Wherever the string "United" appears in a line of the listing below, report that line.

────────

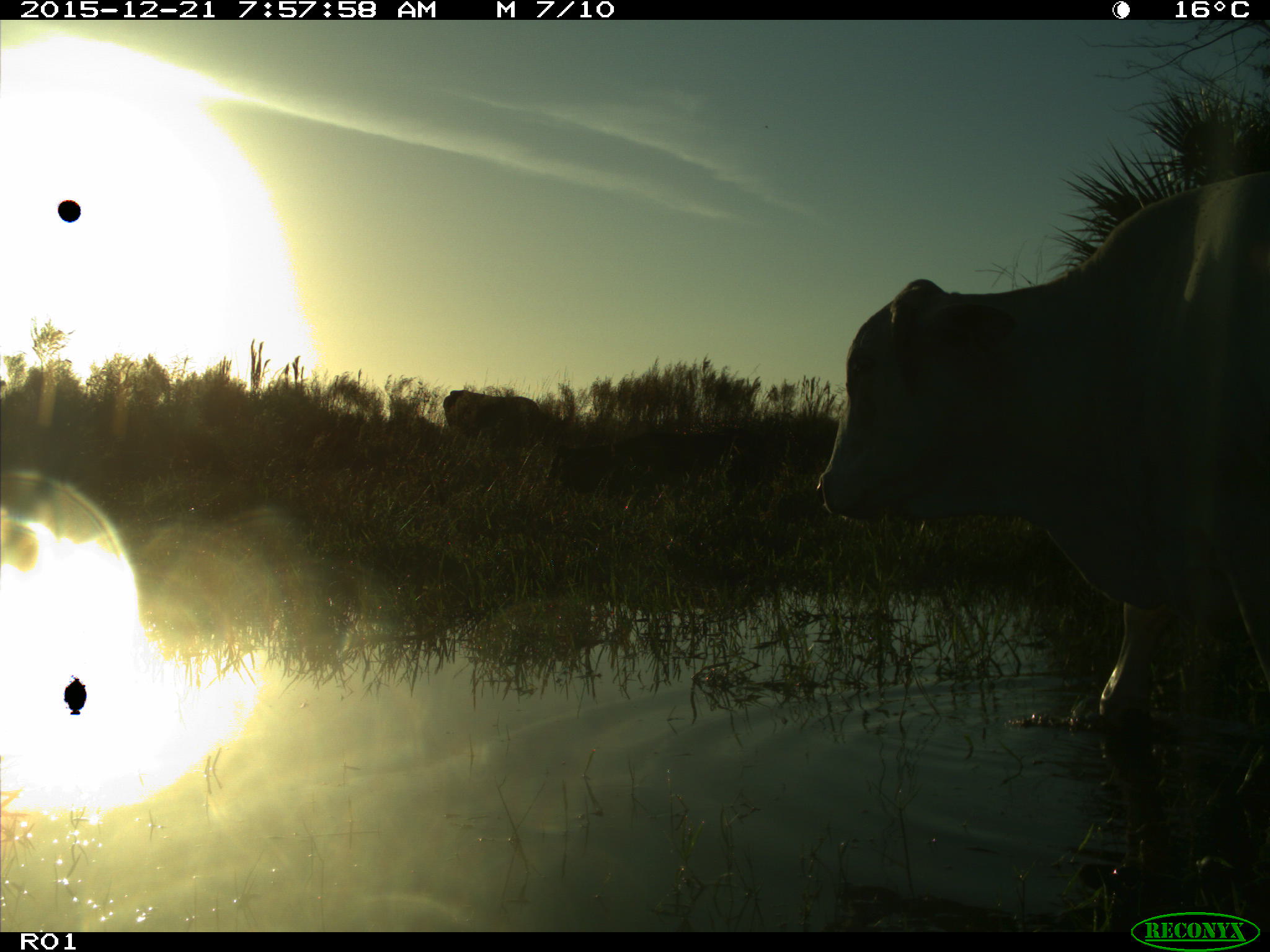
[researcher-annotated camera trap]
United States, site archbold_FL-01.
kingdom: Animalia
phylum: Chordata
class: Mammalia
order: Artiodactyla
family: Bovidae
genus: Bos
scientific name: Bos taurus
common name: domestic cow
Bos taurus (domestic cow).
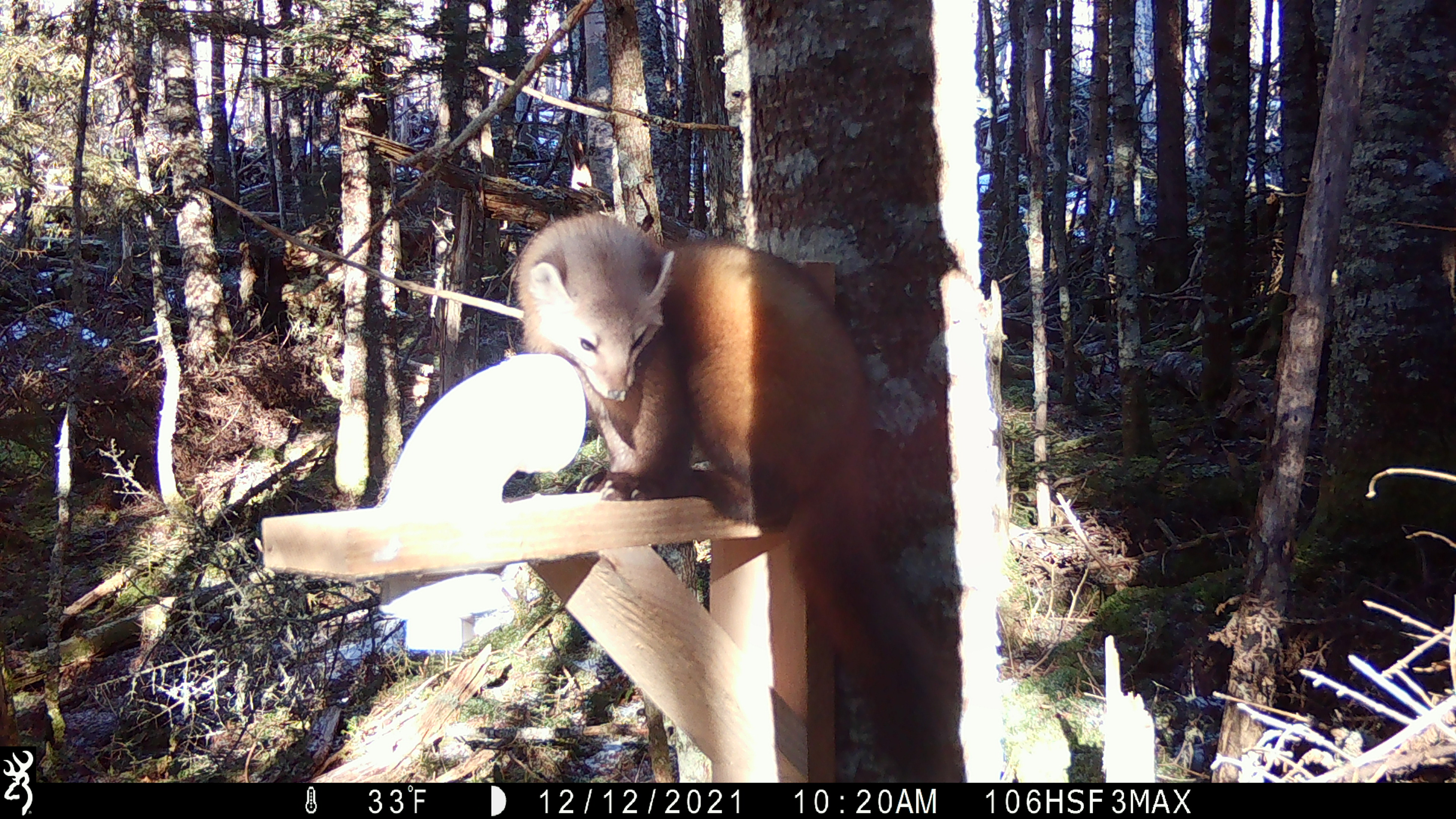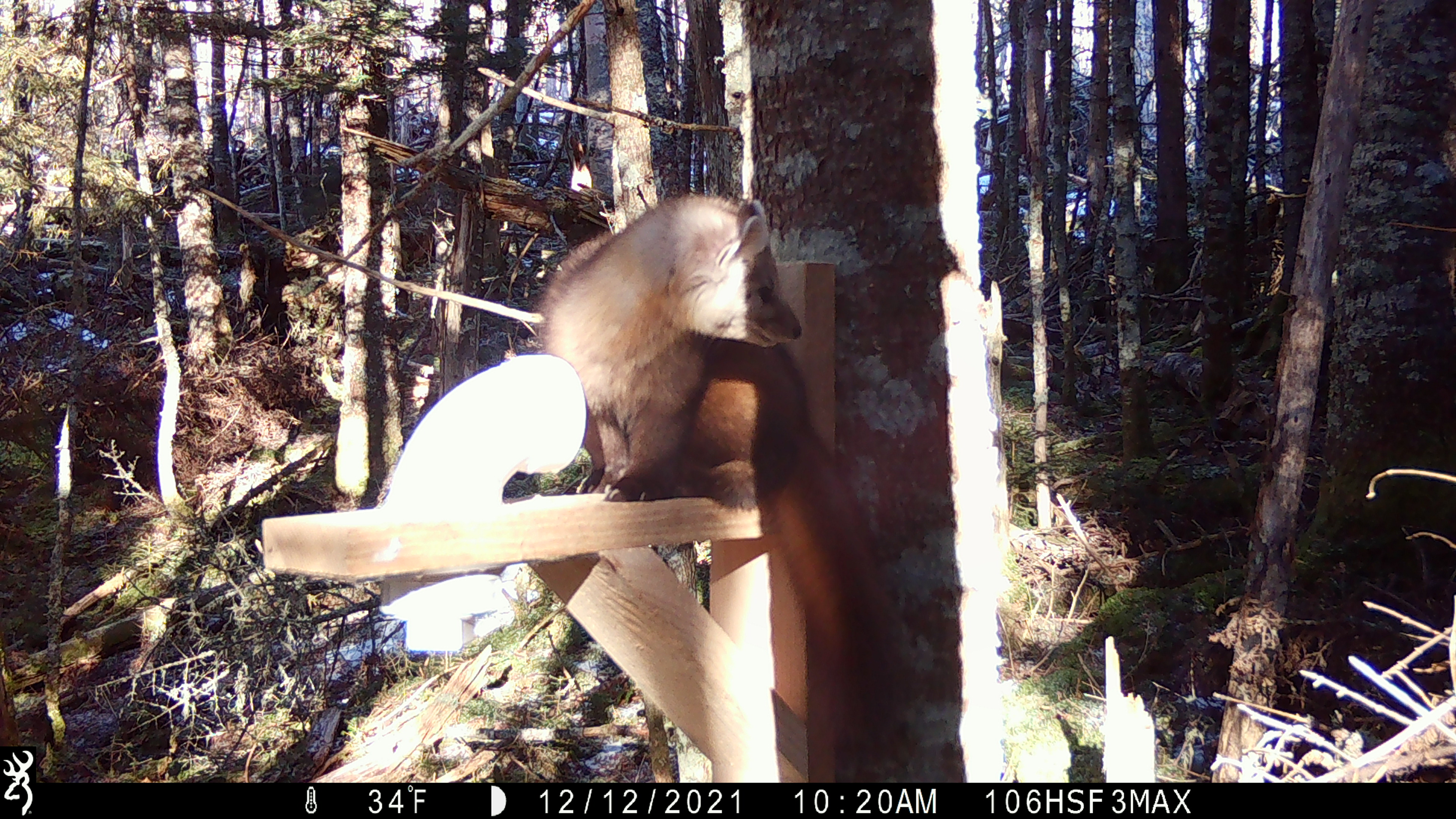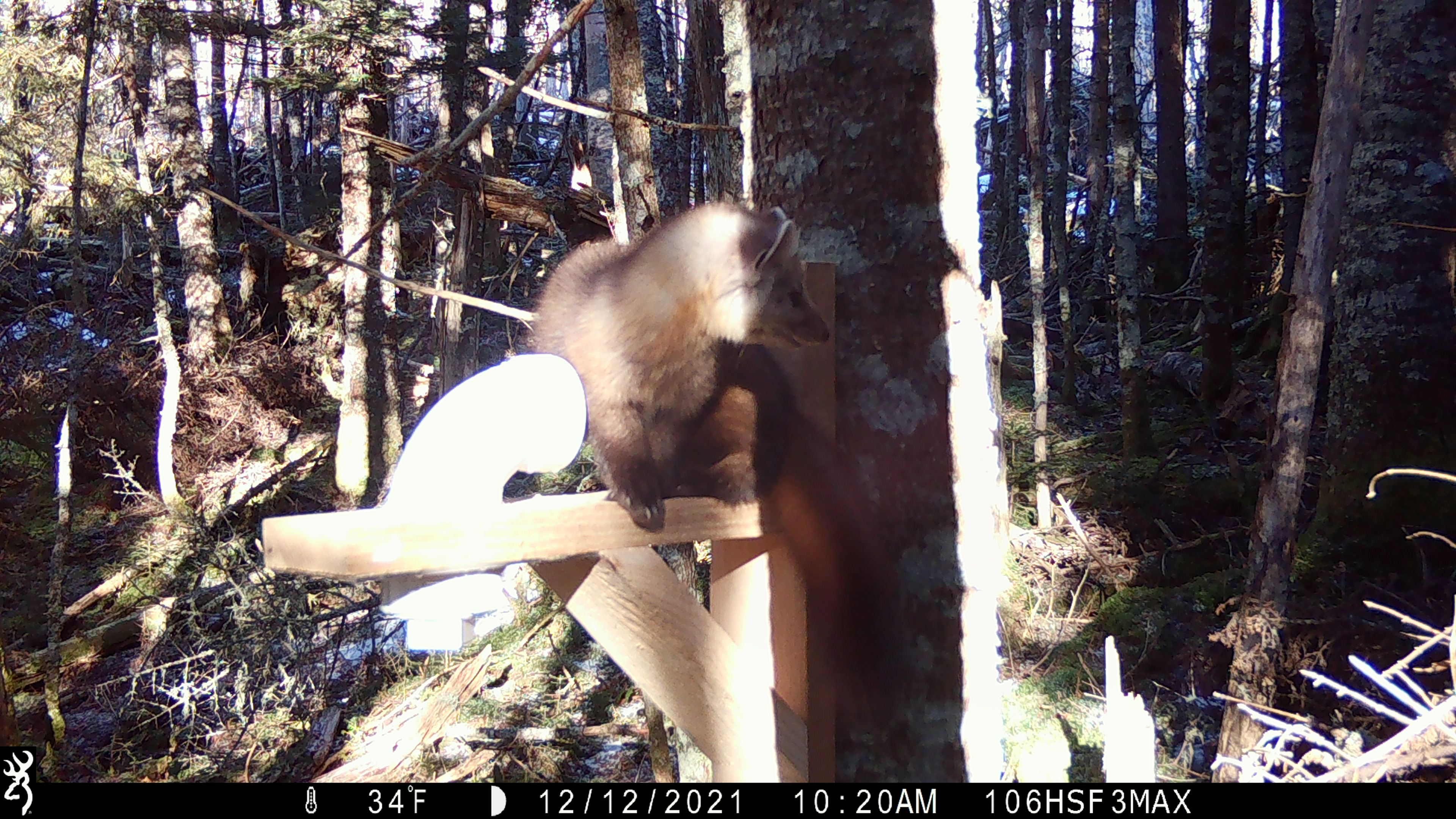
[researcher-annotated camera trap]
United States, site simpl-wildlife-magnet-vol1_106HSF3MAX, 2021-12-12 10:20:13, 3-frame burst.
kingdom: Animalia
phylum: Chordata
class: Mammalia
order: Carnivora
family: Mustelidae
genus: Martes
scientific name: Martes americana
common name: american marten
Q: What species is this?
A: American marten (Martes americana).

────────

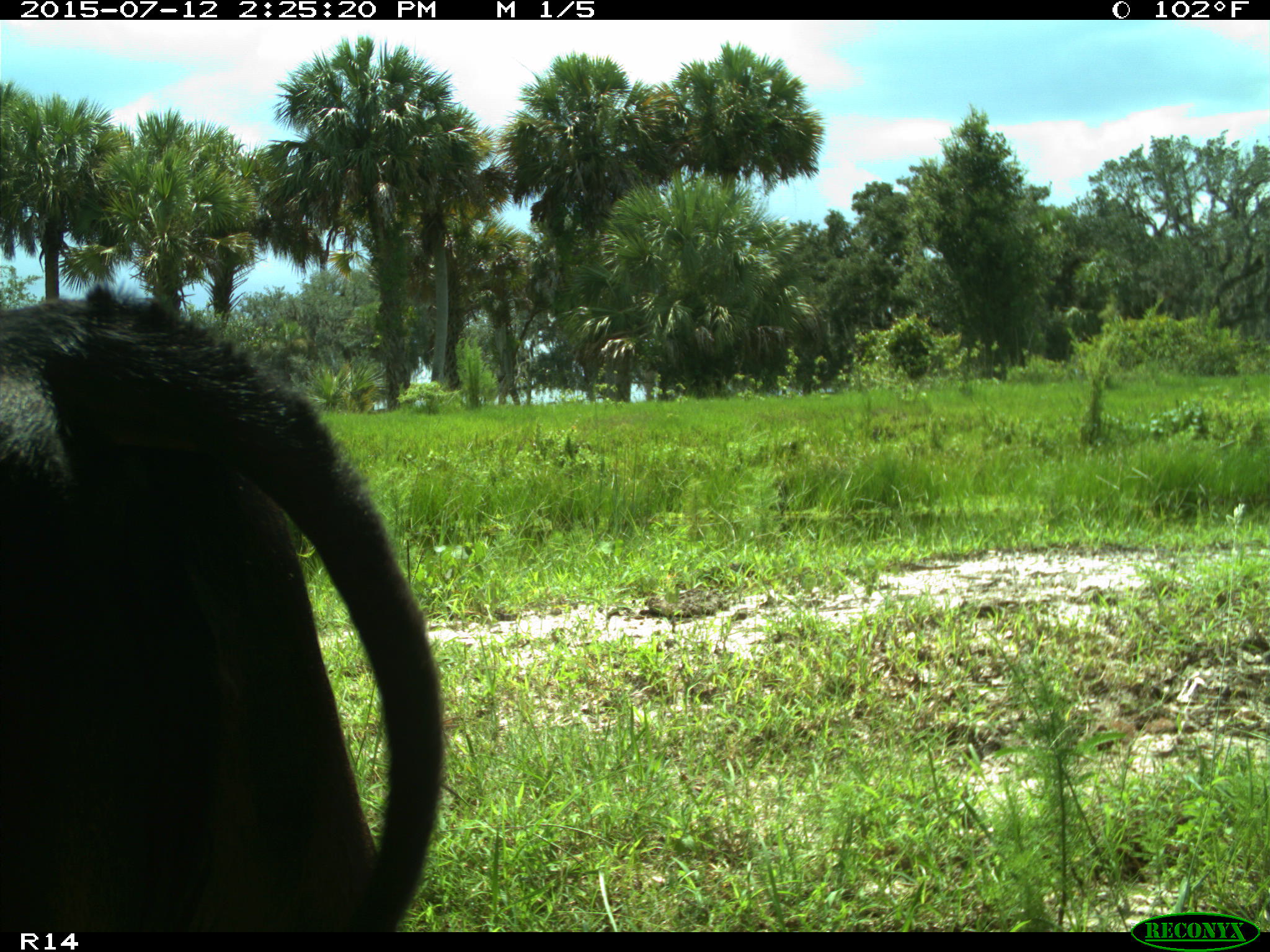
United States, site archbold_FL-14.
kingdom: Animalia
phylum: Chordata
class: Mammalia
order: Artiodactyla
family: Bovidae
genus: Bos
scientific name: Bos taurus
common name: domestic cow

────────

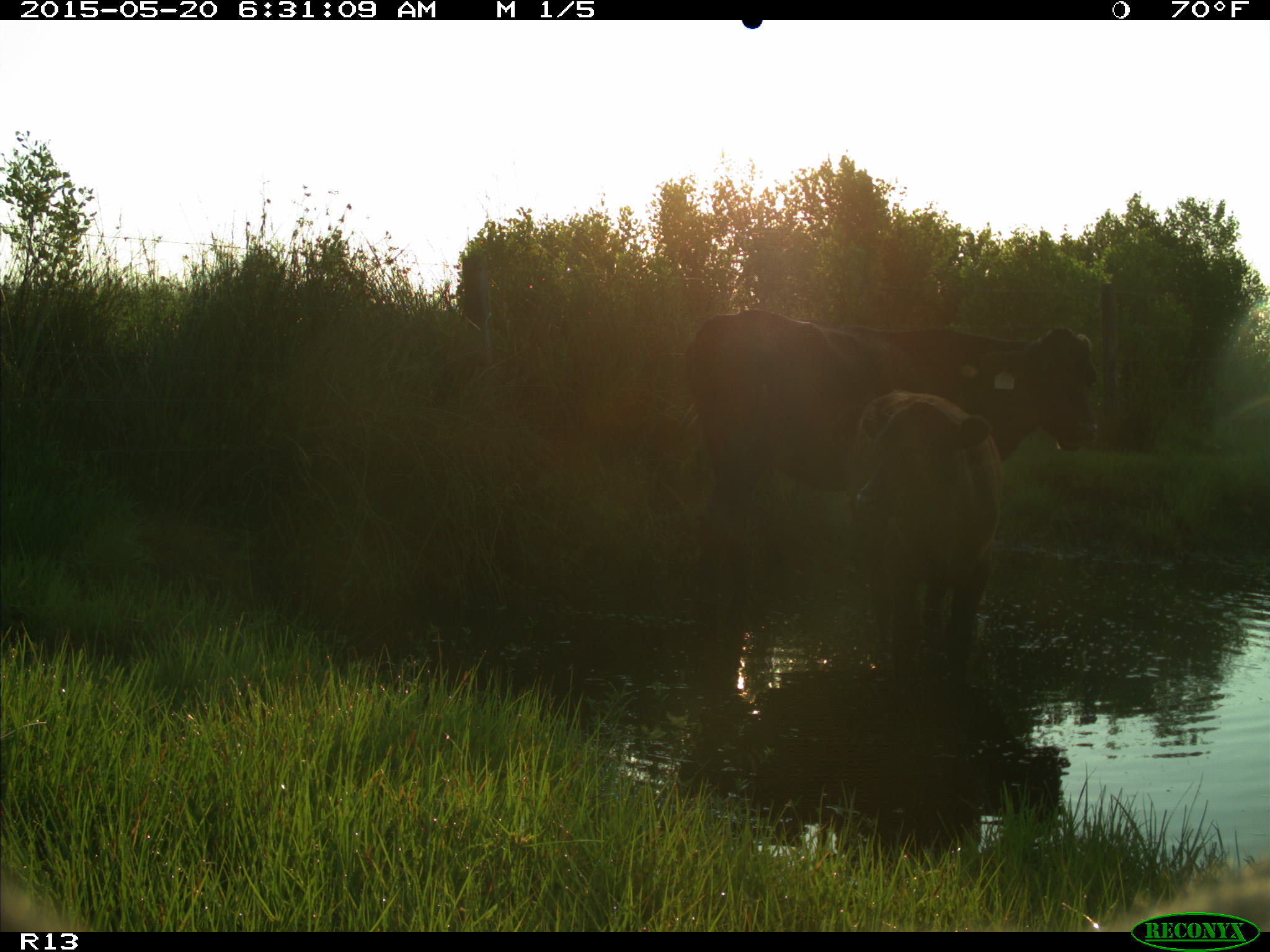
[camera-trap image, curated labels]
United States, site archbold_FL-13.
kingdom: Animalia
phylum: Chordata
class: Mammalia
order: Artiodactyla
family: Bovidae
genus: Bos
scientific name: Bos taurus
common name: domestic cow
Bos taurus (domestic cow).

────────

§ TASK ANSWER
United States, site archbold_FL-01.
United States, site simpl-wildlife-magnet-vol1_106HSF3MAX, 2021-12-12 10:20:13, 3-frame burst.
United States, site archbold_FL-14.
United States, site archbold_FL-13.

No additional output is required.